* [Your objective] Copy out the Apache Spark overview below, word for word and in full.

* [Document passage]

Spark
Apache Spark is a cluster aware distributed processing application capable of aggregation across many CPU cores and massive amounts of memory. It provides the means of processing large datasets that cannot fit into memory on a single node and/or using all available CPU cores. Spark supports Python, Scala, and Java applications.
Refer to https://spark.apache.org/
RDD
The power of Spark comes from distributed computing but also from RDD (Resilient Distributed Dataset). An RDD allows Spark to read a data set in chucks distributed across all compute nodes. An RDD acts like a Data Frame found in Python Pandas, and has similar functions for manipulation.
The following link explains RDD and many other aspects of Spark,
https://www.sciencedirect.com/topics/computer-science/resilient-distributed-dataset
SQL Context
The SQL context in PySpark provides functionality similar to SQL in a database allowing queries across an RDD. The example code below shows how to implement SQL in PySpark.

* [Entries shown]
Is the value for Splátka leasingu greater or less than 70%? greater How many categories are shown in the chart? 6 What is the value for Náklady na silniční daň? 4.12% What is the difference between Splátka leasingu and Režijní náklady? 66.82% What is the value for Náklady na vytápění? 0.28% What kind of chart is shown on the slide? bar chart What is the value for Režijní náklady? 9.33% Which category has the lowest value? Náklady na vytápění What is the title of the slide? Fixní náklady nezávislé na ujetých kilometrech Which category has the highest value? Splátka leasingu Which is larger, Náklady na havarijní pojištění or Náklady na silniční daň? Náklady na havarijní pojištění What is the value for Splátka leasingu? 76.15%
---
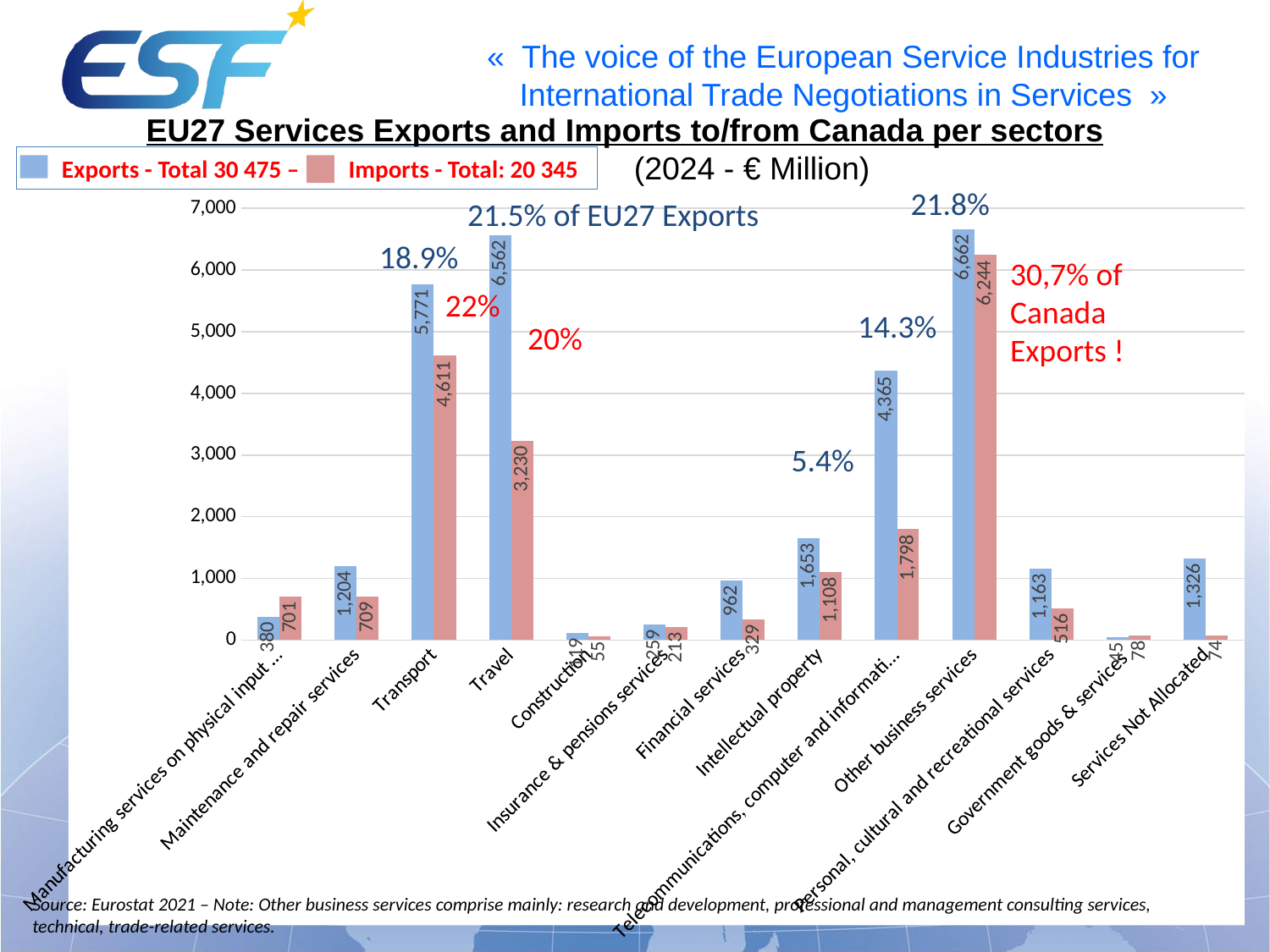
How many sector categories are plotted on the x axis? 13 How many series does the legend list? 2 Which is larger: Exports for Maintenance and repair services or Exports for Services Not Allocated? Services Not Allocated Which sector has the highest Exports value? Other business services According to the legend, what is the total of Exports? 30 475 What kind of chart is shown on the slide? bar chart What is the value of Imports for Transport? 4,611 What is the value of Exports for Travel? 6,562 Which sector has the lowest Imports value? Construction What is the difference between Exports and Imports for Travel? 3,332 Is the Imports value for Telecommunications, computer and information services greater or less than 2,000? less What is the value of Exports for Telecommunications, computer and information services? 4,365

* [Expected answer]
Spark
Apache Spark is a cluster aware distributed processing application capable of aggregation across many CPU cores and massive amounts of memory. It provides the means of processing large datasets that cannot fit into memory on a single node and/or using all available CPU cores. Spark supports Python, Scala, and Java applications.
Refer to https://spark.apache.org/
RDD
The power of Spark comes from distributed computing but also from RDD (Resilient Distributed Dataset). An RDD allows Spark to read a data set in chucks distributed across all compute nodes. An RDD acts like a Data Frame found in Python Pandas, and has similar functions for manipulation.
The following link explains RDD and many other aspects of Spark,
https://www.sciencedirect.com/topics/computer-science/resilient-distributed-dataset
SQL Context
The SQL context in PySpark provides functionality similar to SQL in a database allowing queries across an RDD. The example code below shows how to implement SQL in PySpark.